In the Gospel today, John the Baptist sees Jesus coming towards him and before even speaking to Jesus, John instinctively recognizes who he is. And his conviction that Jesus is the Son of God doesn’t come about from any analyzing or questioning…it’s a very visceral gut reaction. There is simply no doubt in his mind…And immediately John shifts all the attention away from himself focuses on Christ. “Behold, the lamb of God who takes away the sins of the world…”There’s hardly a greater declaration of faith in Jesus anywhere else in the New Testament! John instantly recognises Jesus for who he is. He is the lamb of God, the one who will take the burden of broken humanity on himself and offer himself for us back to the Father. But what’s just as important as John’s own belief is that he makes sure that nobody else is left wondering about Jesus’ identity. “Behold” is a very strong word. Its an order, really.

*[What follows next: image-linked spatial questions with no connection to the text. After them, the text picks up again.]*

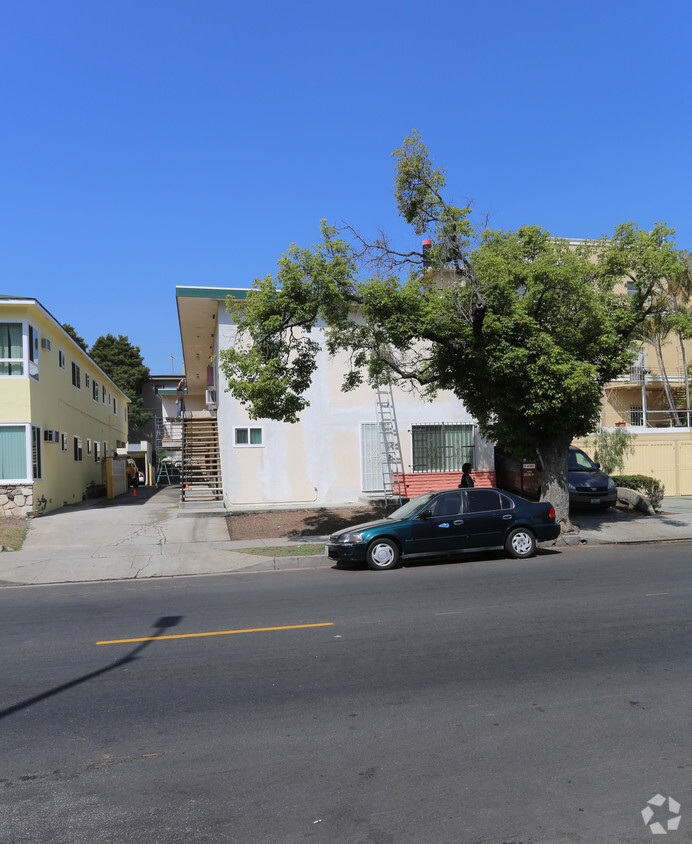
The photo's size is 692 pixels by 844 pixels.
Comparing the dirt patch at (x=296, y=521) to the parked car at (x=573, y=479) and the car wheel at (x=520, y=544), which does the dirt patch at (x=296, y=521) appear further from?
the car wheel at (x=520, y=544)

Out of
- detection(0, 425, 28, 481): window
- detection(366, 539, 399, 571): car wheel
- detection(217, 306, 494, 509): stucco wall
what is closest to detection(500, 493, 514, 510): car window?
detection(366, 539, 399, 571): car wheel

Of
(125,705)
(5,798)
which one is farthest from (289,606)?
(5,798)

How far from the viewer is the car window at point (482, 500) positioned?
1313 centimetres

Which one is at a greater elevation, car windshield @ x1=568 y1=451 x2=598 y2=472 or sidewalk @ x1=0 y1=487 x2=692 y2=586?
car windshield @ x1=568 y1=451 x2=598 y2=472

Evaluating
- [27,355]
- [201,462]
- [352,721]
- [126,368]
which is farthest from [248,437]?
[126,368]

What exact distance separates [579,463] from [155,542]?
12.3m

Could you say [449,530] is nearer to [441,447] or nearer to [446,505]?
[446,505]

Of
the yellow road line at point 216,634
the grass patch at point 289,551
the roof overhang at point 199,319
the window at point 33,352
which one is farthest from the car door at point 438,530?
the window at point 33,352

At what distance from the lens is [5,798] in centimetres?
405

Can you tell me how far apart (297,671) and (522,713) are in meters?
2.11

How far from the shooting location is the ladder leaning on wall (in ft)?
67.7

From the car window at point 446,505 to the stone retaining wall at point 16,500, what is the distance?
1222 centimetres

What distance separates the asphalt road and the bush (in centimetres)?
1138

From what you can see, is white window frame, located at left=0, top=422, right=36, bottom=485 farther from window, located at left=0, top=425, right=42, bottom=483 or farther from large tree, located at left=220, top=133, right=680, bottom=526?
large tree, located at left=220, top=133, right=680, bottom=526
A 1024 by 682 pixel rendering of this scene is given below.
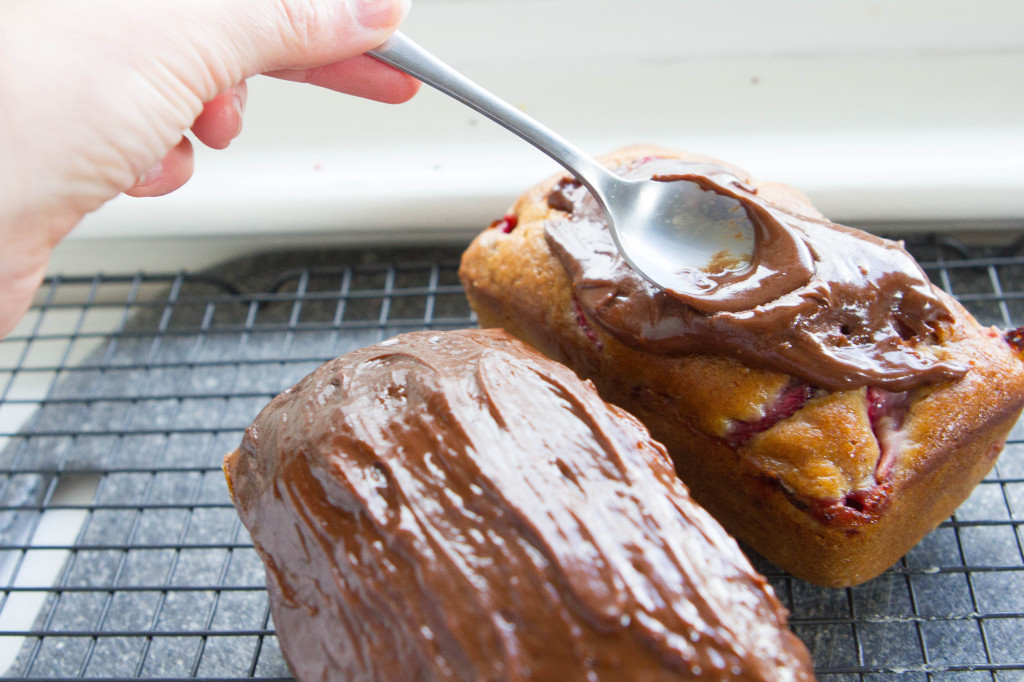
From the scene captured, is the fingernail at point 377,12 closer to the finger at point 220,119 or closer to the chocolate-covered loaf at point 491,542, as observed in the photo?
the finger at point 220,119

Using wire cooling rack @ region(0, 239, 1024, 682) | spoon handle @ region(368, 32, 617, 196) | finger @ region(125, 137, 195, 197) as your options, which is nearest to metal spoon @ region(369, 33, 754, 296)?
spoon handle @ region(368, 32, 617, 196)

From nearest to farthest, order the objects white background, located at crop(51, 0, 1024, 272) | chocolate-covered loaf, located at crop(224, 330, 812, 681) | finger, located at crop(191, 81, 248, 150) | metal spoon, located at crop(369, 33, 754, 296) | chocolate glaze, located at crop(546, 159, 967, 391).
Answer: chocolate-covered loaf, located at crop(224, 330, 812, 681), chocolate glaze, located at crop(546, 159, 967, 391), metal spoon, located at crop(369, 33, 754, 296), finger, located at crop(191, 81, 248, 150), white background, located at crop(51, 0, 1024, 272)

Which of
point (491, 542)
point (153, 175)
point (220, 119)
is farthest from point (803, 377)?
point (153, 175)

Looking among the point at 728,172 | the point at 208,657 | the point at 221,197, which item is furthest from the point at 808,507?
the point at 221,197

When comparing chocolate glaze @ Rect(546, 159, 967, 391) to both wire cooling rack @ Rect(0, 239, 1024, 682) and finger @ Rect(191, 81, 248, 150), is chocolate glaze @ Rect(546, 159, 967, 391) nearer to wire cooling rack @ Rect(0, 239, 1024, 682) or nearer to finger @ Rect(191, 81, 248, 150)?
wire cooling rack @ Rect(0, 239, 1024, 682)

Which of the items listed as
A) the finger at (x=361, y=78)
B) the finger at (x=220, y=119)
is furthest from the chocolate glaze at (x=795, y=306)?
the finger at (x=220, y=119)

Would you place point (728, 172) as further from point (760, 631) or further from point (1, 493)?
point (1, 493)
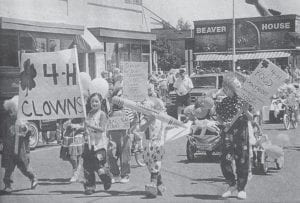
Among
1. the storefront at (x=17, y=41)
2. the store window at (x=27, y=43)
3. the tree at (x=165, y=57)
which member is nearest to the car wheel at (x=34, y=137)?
the storefront at (x=17, y=41)

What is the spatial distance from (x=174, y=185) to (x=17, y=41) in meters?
5.98

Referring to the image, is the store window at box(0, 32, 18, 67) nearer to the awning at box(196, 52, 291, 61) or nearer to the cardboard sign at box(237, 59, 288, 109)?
the cardboard sign at box(237, 59, 288, 109)

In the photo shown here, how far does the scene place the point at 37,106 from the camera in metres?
6.14

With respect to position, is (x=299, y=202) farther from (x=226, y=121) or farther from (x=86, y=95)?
(x=86, y=95)

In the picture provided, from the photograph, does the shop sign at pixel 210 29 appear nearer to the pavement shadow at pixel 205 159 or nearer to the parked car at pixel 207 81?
the parked car at pixel 207 81

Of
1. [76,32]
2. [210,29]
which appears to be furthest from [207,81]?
[210,29]

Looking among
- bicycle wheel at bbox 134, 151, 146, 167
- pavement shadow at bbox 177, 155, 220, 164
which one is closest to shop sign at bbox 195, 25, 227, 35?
pavement shadow at bbox 177, 155, 220, 164

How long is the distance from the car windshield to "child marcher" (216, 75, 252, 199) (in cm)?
1040

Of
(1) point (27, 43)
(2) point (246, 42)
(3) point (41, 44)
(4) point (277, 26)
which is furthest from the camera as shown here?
(4) point (277, 26)

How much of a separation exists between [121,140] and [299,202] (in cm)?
259

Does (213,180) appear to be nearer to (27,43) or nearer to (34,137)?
(34,137)

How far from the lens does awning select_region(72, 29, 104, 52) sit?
15742 mm

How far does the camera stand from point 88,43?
629 inches

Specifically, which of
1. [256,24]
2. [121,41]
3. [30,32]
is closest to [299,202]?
[30,32]
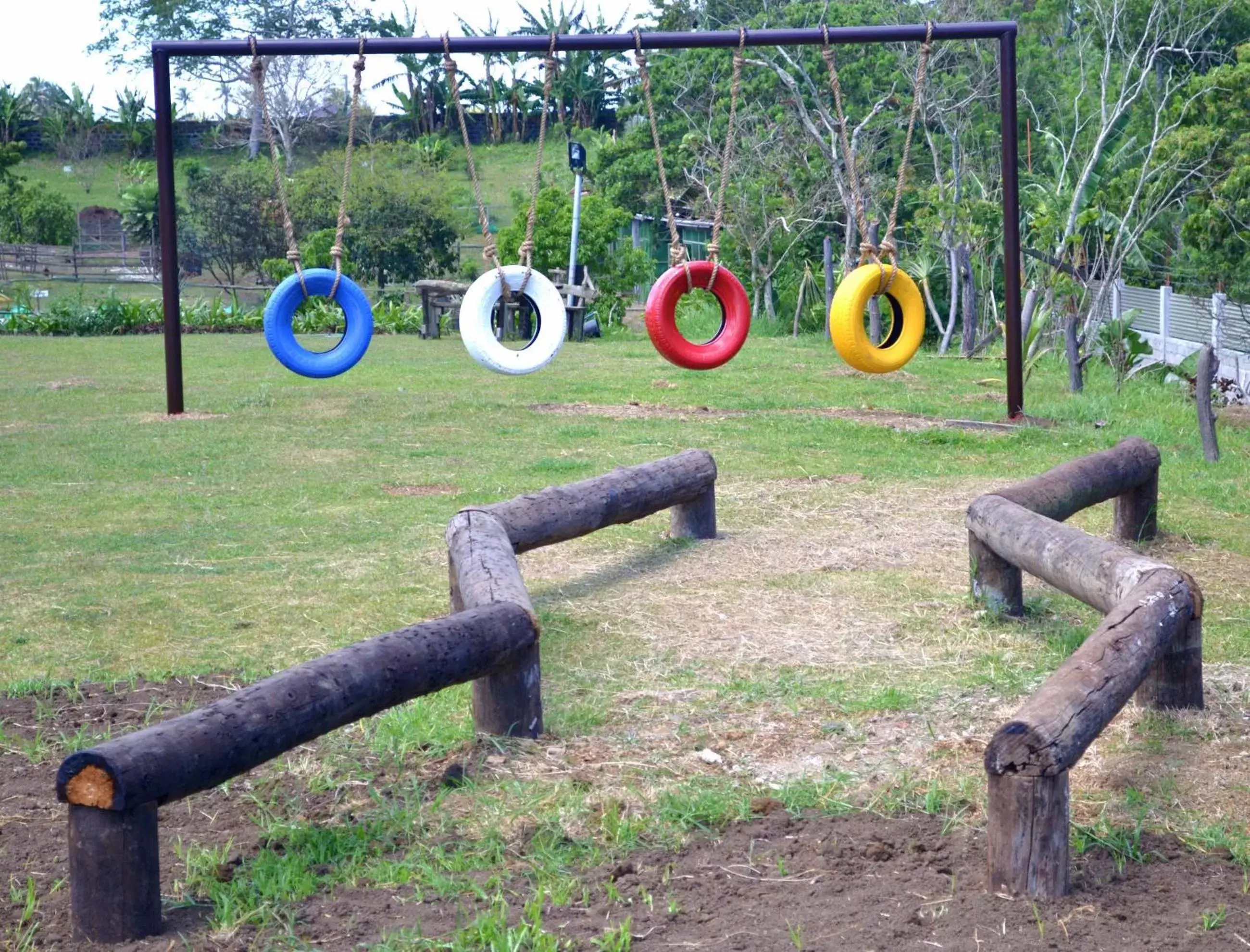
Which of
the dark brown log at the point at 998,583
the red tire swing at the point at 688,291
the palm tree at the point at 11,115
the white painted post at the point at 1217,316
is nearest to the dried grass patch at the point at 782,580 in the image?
the dark brown log at the point at 998,583

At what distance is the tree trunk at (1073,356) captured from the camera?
12.4m

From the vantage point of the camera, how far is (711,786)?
12.9ft

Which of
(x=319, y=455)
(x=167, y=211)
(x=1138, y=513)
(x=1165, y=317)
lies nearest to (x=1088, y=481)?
(x=1138, y=513)

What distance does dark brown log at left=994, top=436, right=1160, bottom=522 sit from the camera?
19.5ft

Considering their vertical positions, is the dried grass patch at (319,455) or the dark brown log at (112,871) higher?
the dried grass patch at (319,455)

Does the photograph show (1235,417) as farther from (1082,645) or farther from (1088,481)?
(1082,645)

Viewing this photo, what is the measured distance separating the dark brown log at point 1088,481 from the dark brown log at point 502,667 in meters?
2.19

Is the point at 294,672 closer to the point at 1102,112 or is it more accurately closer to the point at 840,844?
the point at 840,844

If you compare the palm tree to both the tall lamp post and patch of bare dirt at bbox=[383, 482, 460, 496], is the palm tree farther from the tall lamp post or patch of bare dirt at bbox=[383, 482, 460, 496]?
patch of bare dirt at bbox=[383, 482, 460, 496]

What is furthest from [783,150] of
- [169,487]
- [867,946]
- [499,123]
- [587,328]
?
[499,123]

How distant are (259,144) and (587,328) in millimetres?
32354

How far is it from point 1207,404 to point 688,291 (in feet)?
12.4

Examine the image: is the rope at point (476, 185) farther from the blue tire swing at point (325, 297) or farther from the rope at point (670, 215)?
the rope at point (670, 215)

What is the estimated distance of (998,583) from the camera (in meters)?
5.64
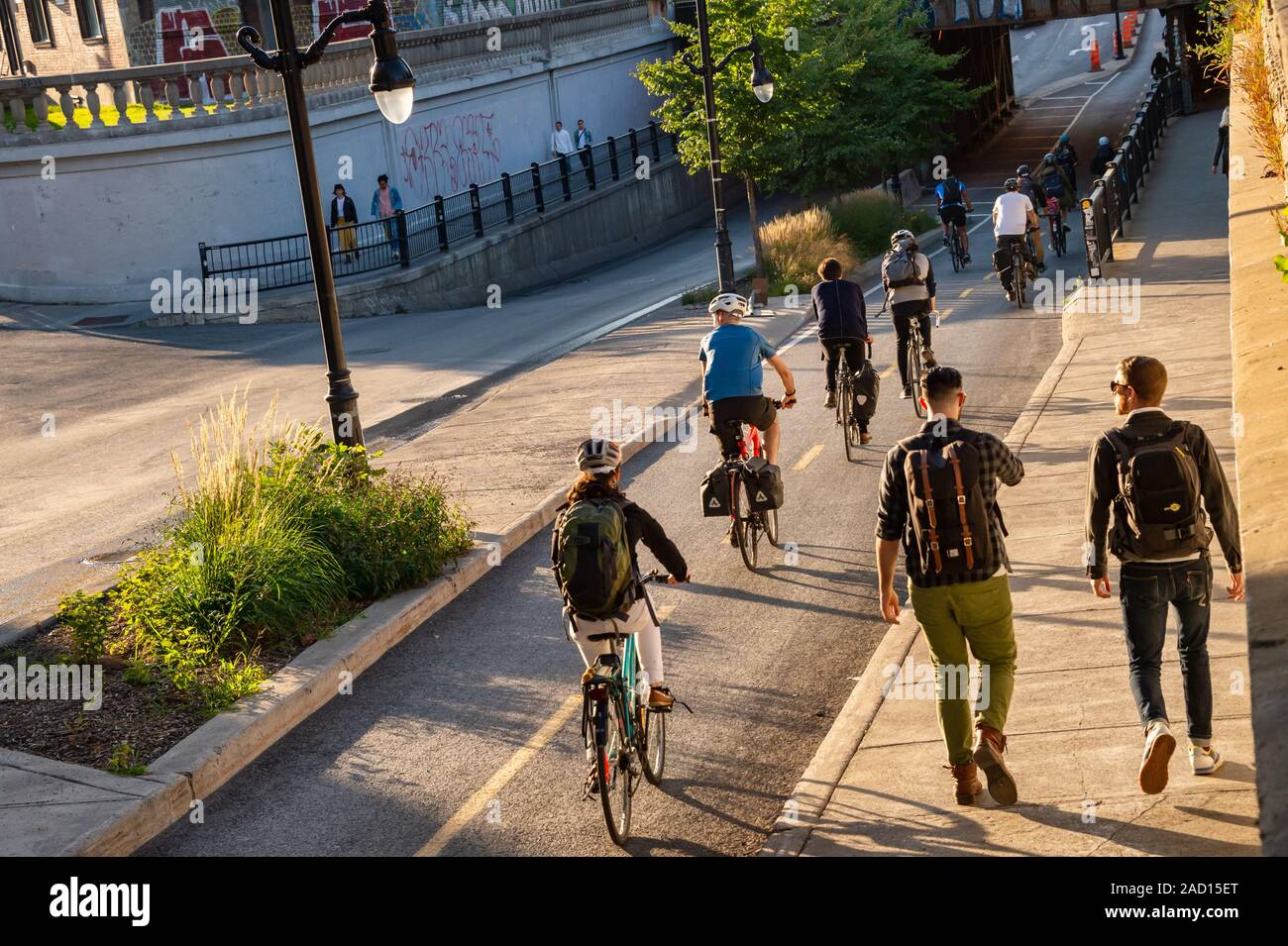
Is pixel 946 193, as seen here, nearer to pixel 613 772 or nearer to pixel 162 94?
pixel 162 94

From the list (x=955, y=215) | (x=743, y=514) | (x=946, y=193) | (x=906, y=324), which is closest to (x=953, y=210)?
(x=955, y=215)

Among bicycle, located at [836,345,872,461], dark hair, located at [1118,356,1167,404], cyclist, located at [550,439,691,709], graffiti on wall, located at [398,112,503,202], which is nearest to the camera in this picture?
dark hair, located at [1118,356,1167,404]

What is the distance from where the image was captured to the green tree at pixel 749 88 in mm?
30000

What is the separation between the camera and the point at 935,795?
7594mm

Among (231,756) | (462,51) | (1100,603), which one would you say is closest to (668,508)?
(1100,603)

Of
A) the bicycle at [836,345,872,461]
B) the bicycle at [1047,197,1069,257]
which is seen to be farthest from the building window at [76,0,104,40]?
the bicycle at [836,345,872,461]

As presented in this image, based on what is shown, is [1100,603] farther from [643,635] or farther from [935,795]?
[643,635]

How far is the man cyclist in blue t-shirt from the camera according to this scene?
12.1m

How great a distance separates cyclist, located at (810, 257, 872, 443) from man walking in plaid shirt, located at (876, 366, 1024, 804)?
7.63m

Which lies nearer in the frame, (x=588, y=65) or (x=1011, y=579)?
(x=1011, y=579)

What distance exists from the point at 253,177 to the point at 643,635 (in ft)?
88.6

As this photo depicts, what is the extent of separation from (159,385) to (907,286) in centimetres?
1268

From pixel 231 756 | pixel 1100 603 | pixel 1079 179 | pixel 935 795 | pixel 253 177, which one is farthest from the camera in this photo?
pixel 1079 179

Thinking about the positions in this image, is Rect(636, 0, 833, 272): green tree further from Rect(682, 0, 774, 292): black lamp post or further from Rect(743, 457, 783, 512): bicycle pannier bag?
Rect(743, 457, 783, 512): bicycle pannier bag
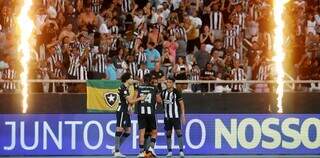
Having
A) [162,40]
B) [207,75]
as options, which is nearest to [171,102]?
[207,75]

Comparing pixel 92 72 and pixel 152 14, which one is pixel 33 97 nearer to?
pixel 92 72

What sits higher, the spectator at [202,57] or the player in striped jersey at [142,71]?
the spectator at [202,57]

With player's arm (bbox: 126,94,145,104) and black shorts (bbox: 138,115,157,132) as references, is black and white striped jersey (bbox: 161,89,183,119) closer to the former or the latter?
black shorts (bbox: 138,115,157,132)

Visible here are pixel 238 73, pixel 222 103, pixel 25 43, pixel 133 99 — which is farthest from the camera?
pixel 25 43

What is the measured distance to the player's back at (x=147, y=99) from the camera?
22.5 metres

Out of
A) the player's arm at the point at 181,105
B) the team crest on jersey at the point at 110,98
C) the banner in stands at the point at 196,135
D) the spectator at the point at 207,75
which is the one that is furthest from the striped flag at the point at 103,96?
the spectator at the point at 207,75

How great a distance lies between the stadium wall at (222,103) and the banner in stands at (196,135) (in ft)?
0.51

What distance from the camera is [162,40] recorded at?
2628cm

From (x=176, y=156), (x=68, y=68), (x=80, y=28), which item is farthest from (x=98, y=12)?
(x=176, y=156)

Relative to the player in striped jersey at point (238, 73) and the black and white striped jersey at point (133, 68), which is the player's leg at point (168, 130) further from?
the player in striped jersey at point (238, 73)

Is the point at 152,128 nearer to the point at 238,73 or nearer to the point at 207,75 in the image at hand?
the point at 207,75

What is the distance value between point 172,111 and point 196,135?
182 centimetres

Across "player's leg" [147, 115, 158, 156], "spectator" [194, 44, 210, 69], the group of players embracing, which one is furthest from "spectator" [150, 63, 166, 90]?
"spectator" [194, 44, 210, 69]

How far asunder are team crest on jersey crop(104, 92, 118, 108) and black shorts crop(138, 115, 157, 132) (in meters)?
1.73
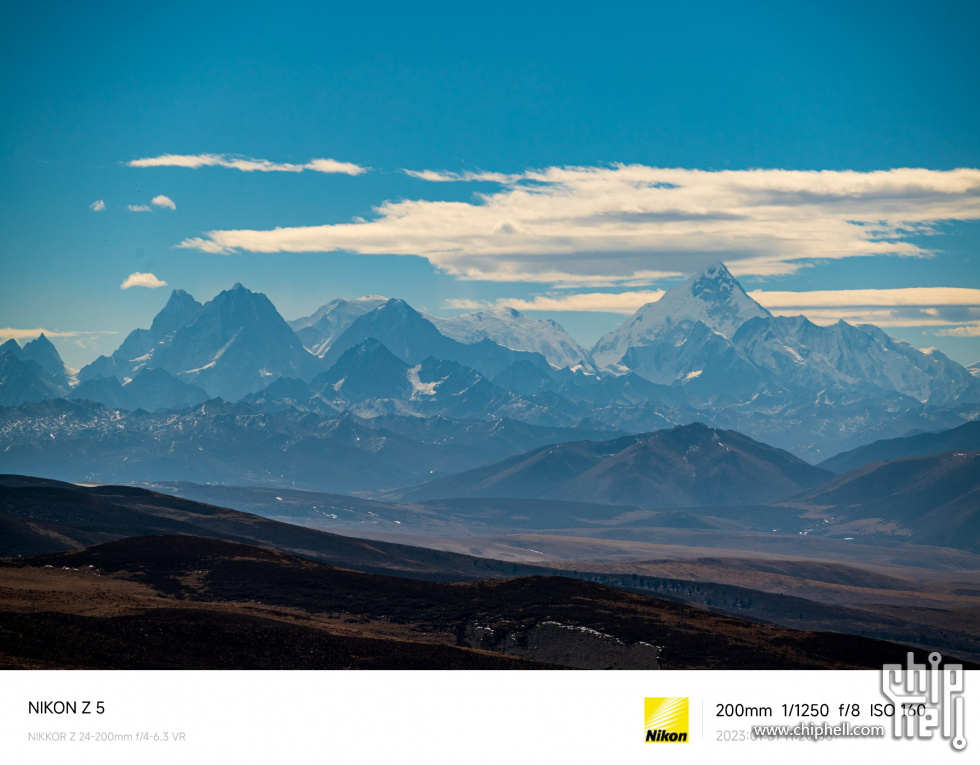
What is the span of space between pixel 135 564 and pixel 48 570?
12606 millimetres

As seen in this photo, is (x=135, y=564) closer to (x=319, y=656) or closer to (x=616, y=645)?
(x=319, y=656)

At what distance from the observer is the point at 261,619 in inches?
4218

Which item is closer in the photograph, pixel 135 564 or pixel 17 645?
pixel 17 645

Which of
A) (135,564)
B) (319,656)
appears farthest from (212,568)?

It commands us to stop and to take note.It calls for wonder and amazement.So John sees. He believes. And he proclaims Jesus as Lord. And he orders us to take note of Jesus and to give him the reverence he deserves as the lamb of God.

Its interesting that John refers to Jesus as a lamb. Straight away we think of Jesus as the innocent lamb who will be sacrificed like lambs were sacrificed all the time in the Temple. But the Aramaic word for lamb which is “talyā” also means “servant” or “slave”. By calling Jesus God’s servant, John knows exactly what he is doing. He’s saying that not only is Jesus the lamb of God, but that he is in fact the “servant” of God whom all the prophets of the Old Testament predicted would come as saviour. In today’s encounter between John and Jesus then, the Old and New Covenants are sealed and God reveals himself in the person of his Son. And that encounter challenges each us this morning.Its one thing to believe in Jesus as the Son of God. But the Gospel is always challenging us to go further…to move out of a comfortable “just Jesus and me” way of believing, and be willing to proclaim Jesus as Lord in the ordinary, everyday circumstances of our lives, so that like John, our Christian witness leaves nobody we come in contact with under any illusion about who Christ is,and the transforming effect his love can have on each of our lives.

Lord, make me an instrument of Your peace; Where there is hatred, let me sow love; Where there is injury, pardon;Where there is error, truth; Where there is doubt, faith; Where there is despair, hope;Where there is darkness, light;and where there is sadness, joy. O Divine Master, Grant that I may not so much seek;To be consoled as to console;To be understood as to understand;To be loved as to love.For it is in giving that we receive; It is in pardoning that we are pardoned; And it is in dying that we are born to eternal life.